─── TEXTE À LIRE ───

Dans le Paris de la Belle Epoque, l'inspecteur LeBrock de Scotland Yard est sur la piste d'un mystérieux assassin.
Inspiré par le travail du caricaturiste français du XIX e siècle JJ Grandville et l'illustrateur de science-fiction Robida - sans parler de sir Arthur Conan Doyle, Rupert l'Ours et Quentin Tarantino -, Bryan Talbot fait une fois encore la preuve de son immense talent.
Pour ma première participation à ce défi Steampunk, je commence par une relecture, celle de Grandville, l'excellente BD de l'auteur anglais Bryan Talbot. Celui ci est assez méconnu du grand public et pourtant, c'est à mon sens (et pas qu'au miens) un artiste de première importance surtout connu pour son chef d'oeuvre, les aventures de Luther Arkwright, pièce maitresse de la bande dessinée underground qui a inspiré les plus grands de Alan Moore en passant par Mickael Moorcock. J'y reviendrais certainement un jour tant je considère cette œuvre comme une des meilleures BD qui existe. Mais en attendant, place à Grandville.
L'histoire se situe donc dans le Paris de la belle époque, un Paris surnommé Grandville et capitale d'un Empire grand comme l'Europe conquis par un Napoléon qui n'a pas été battu par les anglais. Les anglais justement ont longtemps fait partie de cet empire et même s'ils ont gagné leur indépendance depuis, ils restent isolés politiquement. Quand un matin, le corps de Raymond Leigh-Otter est retrouvé sans vie chez lui, une balle dans la tête et une arme dans la main, tout le monde pense au suicide, sauf l'inspecteur Lebrock qui est persuadé qu'il s'agit d'un meurtre. Il part donc pour Grandville, où se trouvait Leight-Otter la veille, avec son adjoint, le détective Ratzi. Il va y découvrir une gigantesque machination organisée par une confrérie secrète.

─── ENTRÉES ───

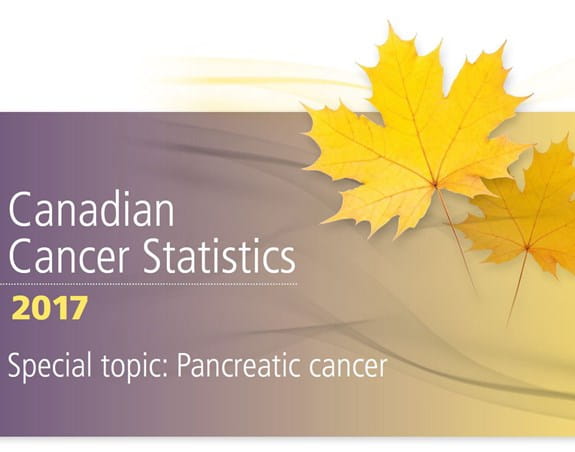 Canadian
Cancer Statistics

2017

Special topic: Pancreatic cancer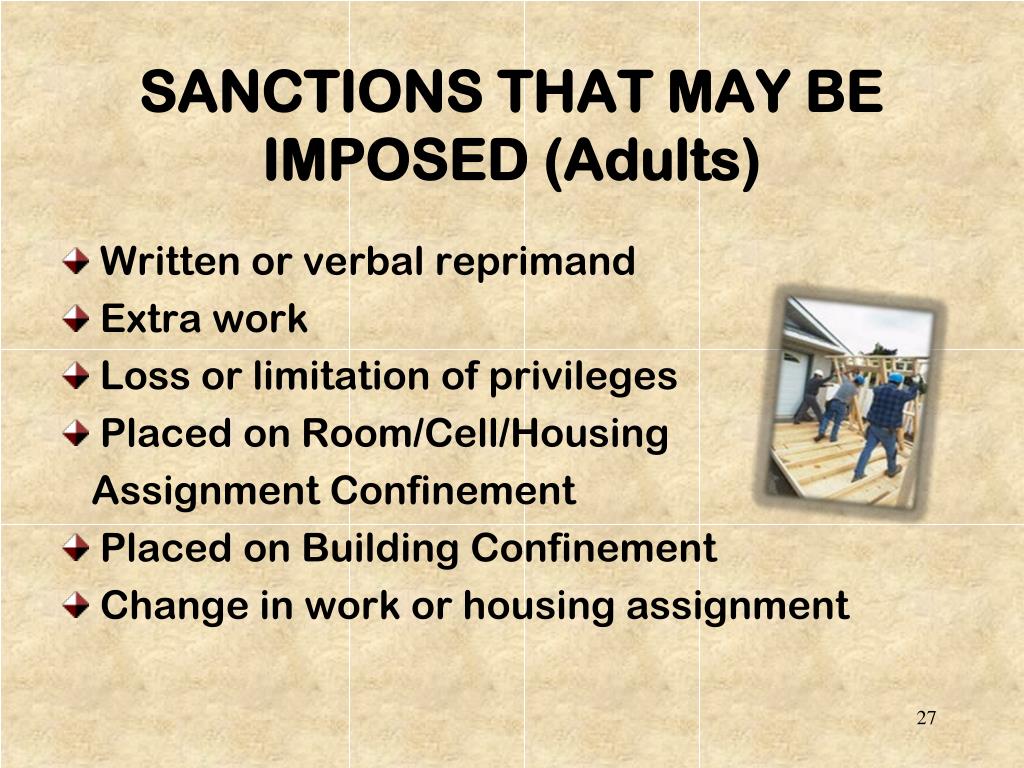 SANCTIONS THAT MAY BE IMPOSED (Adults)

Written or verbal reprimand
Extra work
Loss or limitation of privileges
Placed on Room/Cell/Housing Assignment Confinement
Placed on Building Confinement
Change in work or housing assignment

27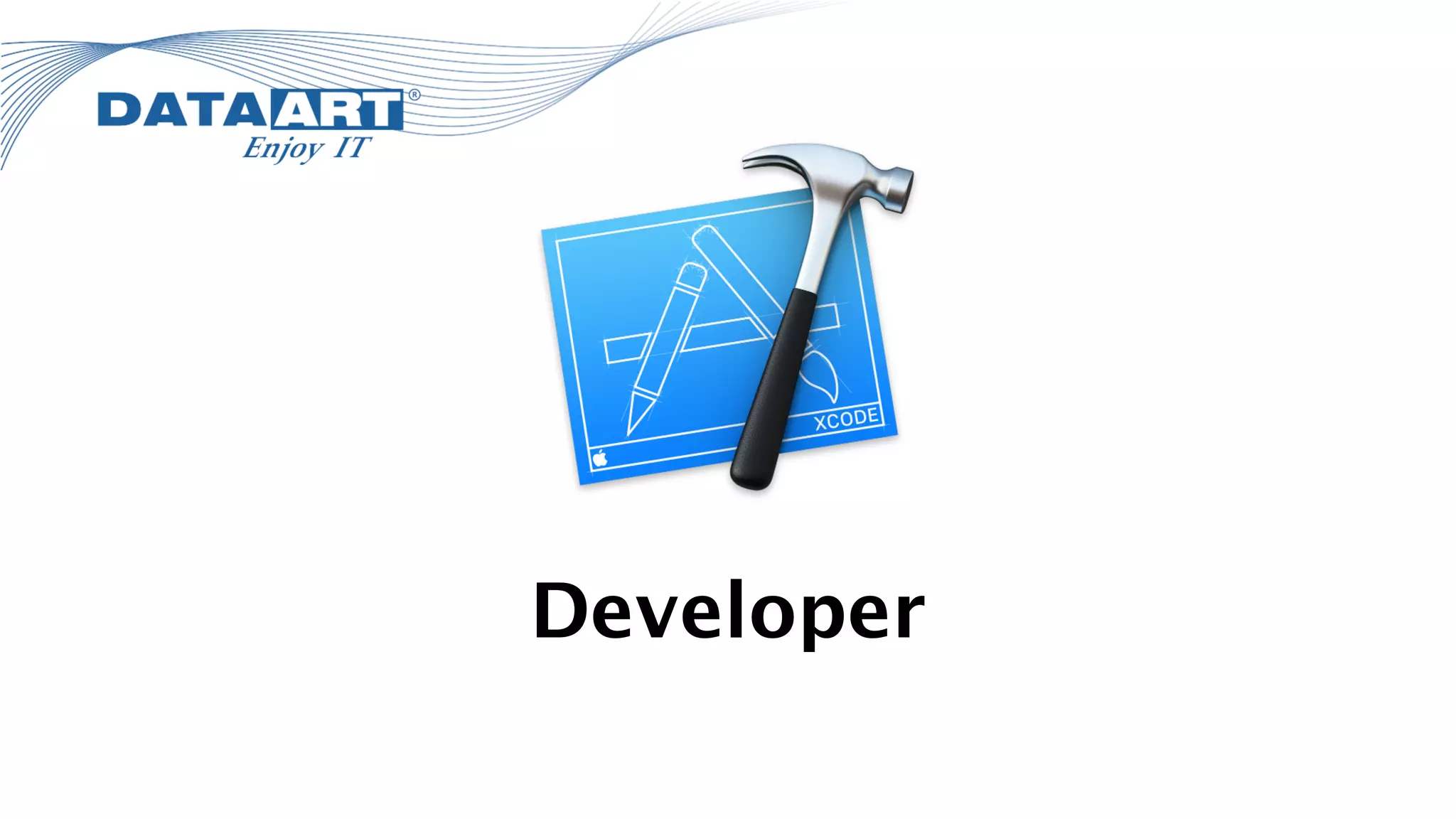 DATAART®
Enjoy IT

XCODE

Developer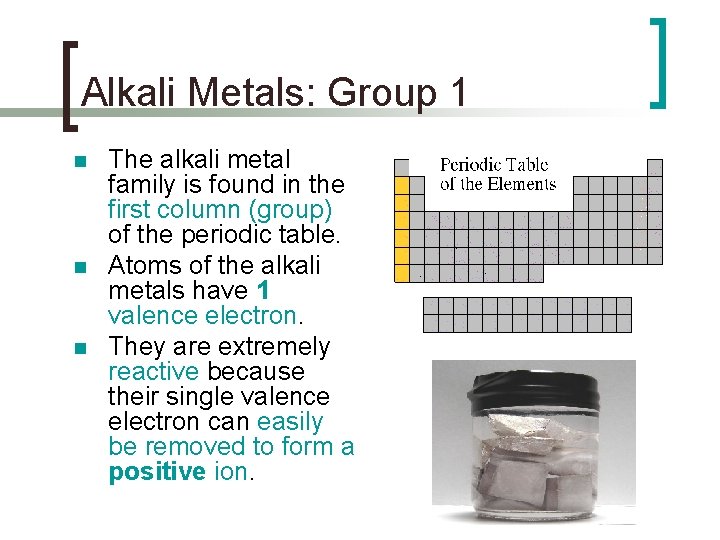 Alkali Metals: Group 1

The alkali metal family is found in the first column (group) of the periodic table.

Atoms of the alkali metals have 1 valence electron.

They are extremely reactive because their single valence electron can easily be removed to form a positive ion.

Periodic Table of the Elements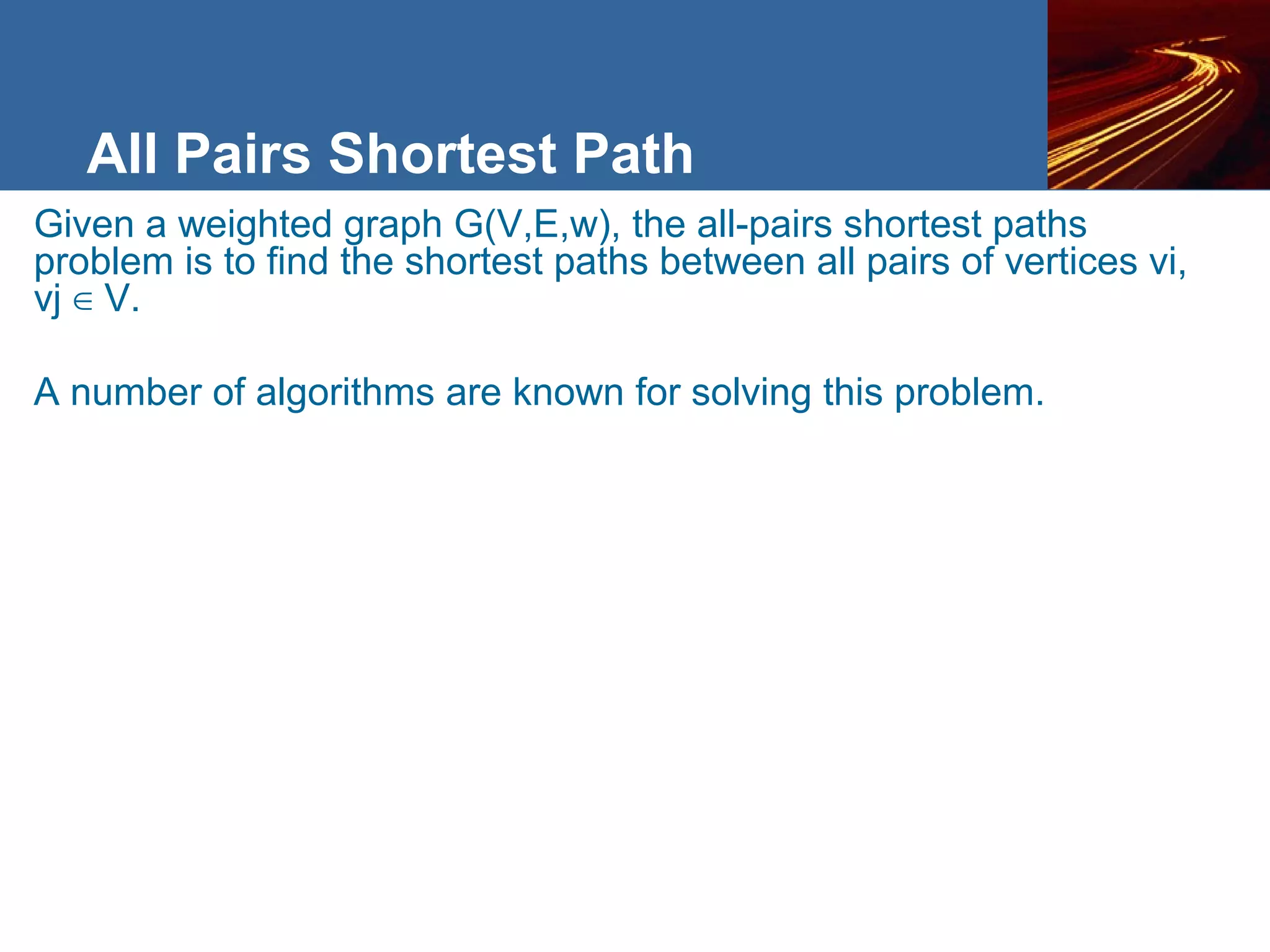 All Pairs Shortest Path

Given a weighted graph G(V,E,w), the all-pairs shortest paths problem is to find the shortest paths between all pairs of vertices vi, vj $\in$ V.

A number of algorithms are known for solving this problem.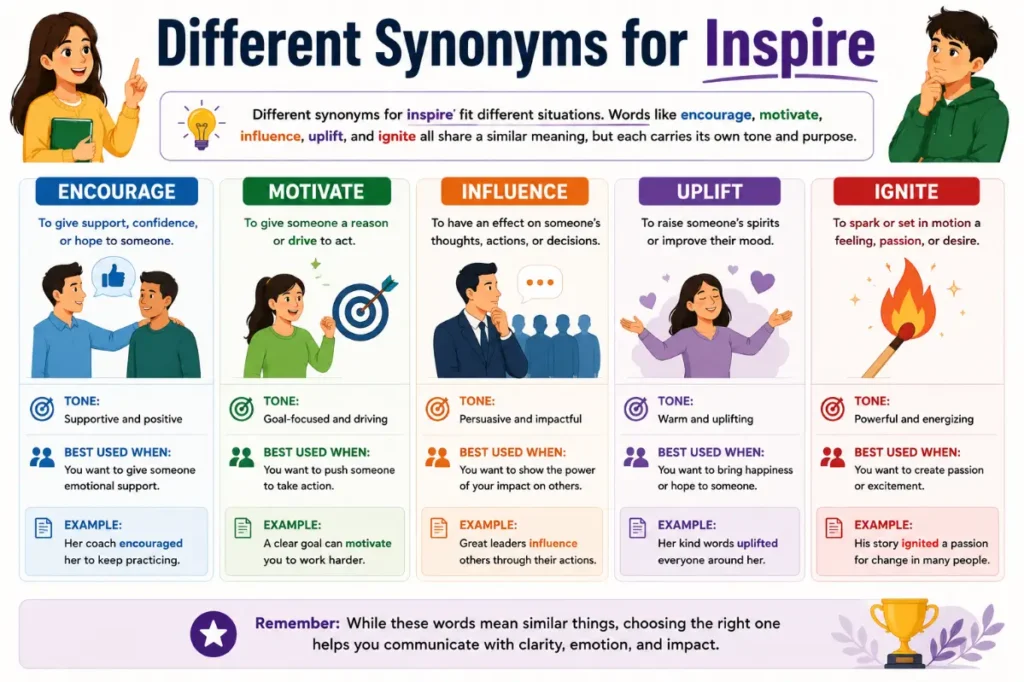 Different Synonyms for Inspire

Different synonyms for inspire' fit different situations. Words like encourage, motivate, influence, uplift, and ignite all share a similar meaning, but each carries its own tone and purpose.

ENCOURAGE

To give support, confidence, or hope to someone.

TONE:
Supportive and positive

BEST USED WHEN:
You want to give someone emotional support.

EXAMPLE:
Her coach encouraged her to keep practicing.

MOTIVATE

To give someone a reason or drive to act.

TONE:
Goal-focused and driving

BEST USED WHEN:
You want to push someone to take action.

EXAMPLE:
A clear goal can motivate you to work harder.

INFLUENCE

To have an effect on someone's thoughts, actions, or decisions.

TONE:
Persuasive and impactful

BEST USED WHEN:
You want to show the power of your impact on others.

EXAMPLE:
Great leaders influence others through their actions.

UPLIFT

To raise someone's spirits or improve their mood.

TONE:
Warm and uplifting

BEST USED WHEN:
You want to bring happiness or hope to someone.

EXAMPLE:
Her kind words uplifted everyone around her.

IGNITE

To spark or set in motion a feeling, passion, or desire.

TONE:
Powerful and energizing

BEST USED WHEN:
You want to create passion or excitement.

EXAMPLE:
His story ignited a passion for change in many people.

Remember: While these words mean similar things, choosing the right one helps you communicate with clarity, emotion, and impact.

───

_CONSIGNES DE TRAVAIL:_
1 - Recopiez fidèlement le passage du texte sur Grandville qui s'ouvre sur les mots contenant « Pour ma première » et se ferme sur « place à Grandville. ».
2 - Poursuivez le texte sur Grandville à partir de sa dernière phrase.
Les entrées constituent un matériau à part, distinct du texte sur Grandville.

_RÉPONSES DONNÉES:_
1 -
Pour ma première participation à ce défi Steampunk, je commence par une relecture, celle de Grandville, l'excellente BD de l'auteur anglais Bryan Talbot. Celui ci est assez méconnu du grand public et pourtant, c'est à mon sens (et pas qu'au miens) un artiste de première importance surtout connu pour son chef d'oeuvre, les aventures de Luther Arkwright, pièce maitresse de la bande dessinée underground qui a inspiré les plus grands de Alan Moore en passant par Mickael Moorcock. J'y reviendrais certainement un jour tant je considère cette œuvre comme une des meilleures BD qui existe. Mais en attendant, place à Grandville.

2 -
Avec Grandville, Bryan Talbot nous livre encore un petit bijou de bande dessinée. L'univers est d'une grande richesse. L'aspect Steampunk y est pour beaucoup et ouvre les portes à des possibilités quasi infinies mais il n'y a pas que ça. Grandville c'est d'abord une histoire remarquablement bien écrite avec de l'action, des sentiments, des complots, des rebondissements... Tout cela en 98 pages sans que jamais on ne se sente à l'étroit. C'est également des personnages immédiatement attachants. L'inspecteur Lebrock, sorte de Vidocq anglais, mais également son assistant, Ratzi, avec qui il forme un couple qui a le potentiel de celui formé par Sherlock Holmes et le docteur Watson. Cet attachement immédiat que l'on éprouve pour ces personnages est à mon avis renforcé par le choix qu'a fait Bryan Talbot d'utiliser l’anthropomorphisme. Ce choix, qui est au départ un hommage au caricaturiste français J.J. Grandville, permet d'identifier immédiatement chaque personnage qui est représenté par un animal traduisant le mieux son caractère. Lebrock est ainsi dessiné sous les traits d'un blaireau, puissant et obstiné, son assistant Ratzi est un rat, malicieux et fouineur, quand aux méchants ils ont souvent les traits de renards, pitbulls ou bulldogs. Cette référence au caricaturiste français n'est qu'une parmi tant d'autres. Ainsi, on pourrait citer également le dessinateur et romancier de science fiction Albert Robida, mais aussi des références du monde de la BD comme Bécassine, Tintin et Milou, Spirou ou Rupert l'ours qui font des apparitions plus ou moins importantes.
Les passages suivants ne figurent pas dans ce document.